| TASK |
Take the line that contains "What is the measured span" and every line after it in the material below, and quote them exactly.
== GIVEN INFORMATION
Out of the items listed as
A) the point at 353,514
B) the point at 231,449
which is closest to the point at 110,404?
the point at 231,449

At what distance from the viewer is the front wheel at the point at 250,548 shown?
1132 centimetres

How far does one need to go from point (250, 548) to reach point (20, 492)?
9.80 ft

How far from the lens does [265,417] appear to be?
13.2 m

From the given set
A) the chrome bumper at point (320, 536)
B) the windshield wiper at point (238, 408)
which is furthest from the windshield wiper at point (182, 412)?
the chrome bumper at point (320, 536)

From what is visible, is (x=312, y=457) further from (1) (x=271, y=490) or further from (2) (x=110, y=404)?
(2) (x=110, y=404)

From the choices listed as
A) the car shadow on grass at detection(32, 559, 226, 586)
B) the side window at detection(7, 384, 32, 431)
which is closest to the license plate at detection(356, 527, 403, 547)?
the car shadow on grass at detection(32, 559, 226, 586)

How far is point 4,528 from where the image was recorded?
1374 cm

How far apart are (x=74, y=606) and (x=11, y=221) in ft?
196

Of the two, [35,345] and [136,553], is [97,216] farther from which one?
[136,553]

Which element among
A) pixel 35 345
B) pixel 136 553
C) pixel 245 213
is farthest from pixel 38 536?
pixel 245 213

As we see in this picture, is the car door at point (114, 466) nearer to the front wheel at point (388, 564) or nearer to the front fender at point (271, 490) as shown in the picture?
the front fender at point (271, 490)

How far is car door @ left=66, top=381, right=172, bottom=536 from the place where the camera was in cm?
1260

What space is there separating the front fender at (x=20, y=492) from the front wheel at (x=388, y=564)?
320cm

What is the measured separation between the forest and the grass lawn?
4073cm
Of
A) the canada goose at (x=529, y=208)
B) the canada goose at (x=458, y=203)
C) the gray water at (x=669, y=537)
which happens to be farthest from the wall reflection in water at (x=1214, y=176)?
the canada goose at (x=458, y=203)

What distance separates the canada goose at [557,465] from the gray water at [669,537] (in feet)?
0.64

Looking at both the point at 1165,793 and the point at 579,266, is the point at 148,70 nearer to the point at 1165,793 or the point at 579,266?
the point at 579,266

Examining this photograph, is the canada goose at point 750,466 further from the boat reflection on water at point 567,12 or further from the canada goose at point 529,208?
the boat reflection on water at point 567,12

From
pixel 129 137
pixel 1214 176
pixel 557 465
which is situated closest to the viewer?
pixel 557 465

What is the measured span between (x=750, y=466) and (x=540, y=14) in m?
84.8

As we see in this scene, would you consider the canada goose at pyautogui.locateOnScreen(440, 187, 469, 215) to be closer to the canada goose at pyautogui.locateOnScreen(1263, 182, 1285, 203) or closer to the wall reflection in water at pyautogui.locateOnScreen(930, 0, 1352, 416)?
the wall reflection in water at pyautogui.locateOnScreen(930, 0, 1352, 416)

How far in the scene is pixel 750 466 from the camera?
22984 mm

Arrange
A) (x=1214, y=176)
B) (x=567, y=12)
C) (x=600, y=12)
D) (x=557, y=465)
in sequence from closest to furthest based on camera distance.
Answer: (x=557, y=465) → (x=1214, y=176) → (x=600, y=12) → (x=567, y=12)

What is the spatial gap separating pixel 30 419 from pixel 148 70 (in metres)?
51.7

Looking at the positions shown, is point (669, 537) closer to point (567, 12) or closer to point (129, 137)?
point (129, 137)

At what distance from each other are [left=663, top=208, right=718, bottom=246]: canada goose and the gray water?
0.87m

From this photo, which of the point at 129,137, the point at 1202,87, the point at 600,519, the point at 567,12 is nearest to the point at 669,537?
====
| EXERCISE RESPONSE |
What is the measured span between (x=750, y=466) and (x=540, y=14) in m?
84.8

As we see in this scene, would you consider the canada goose at pyautogui.locateOnScreen(440, 187, 469, 215) to be closer to the canada goose at pyautogui.locateOnScreen(1263, 182, 1285, 203) or closer to the wall reflection in water at pyautogui.locateOnScreen(930, 0, 1352, 416)?
the wall reflection in water at pyautogui.locateOnScreen(930, 0, 1352, 416)

How far in the scene is pixel 750 466 from the camera?
22984 mm

Arrange
A) (x=1214, y=176)
B) (x=567, y=12)
C) (x=600, y=12)
D) (x=557, y=465)
in sequence from closest to furthest based on camera distance.
Answer: (x=557, y=465) → (x=1214, y=176) → (x=600, y=12) → (x=567, y=12)

What is the spatial gap separating pixel 30 419 from pixel 148 70 (in metres)?
51.7

Looking at the positions shown, is point (669, 537) closer to point (567, 12) or closer to point (129, 137)?
point (129, 137)

At what distance from each other are [left=663, top=208, right=718, bottom=246]: canada goose and the gray water?
0.87m

From this photo, which of the point at 129,137, the point at 1202,87, the point at 600,519, the point at 567,12 is nearest to the point at 669,537?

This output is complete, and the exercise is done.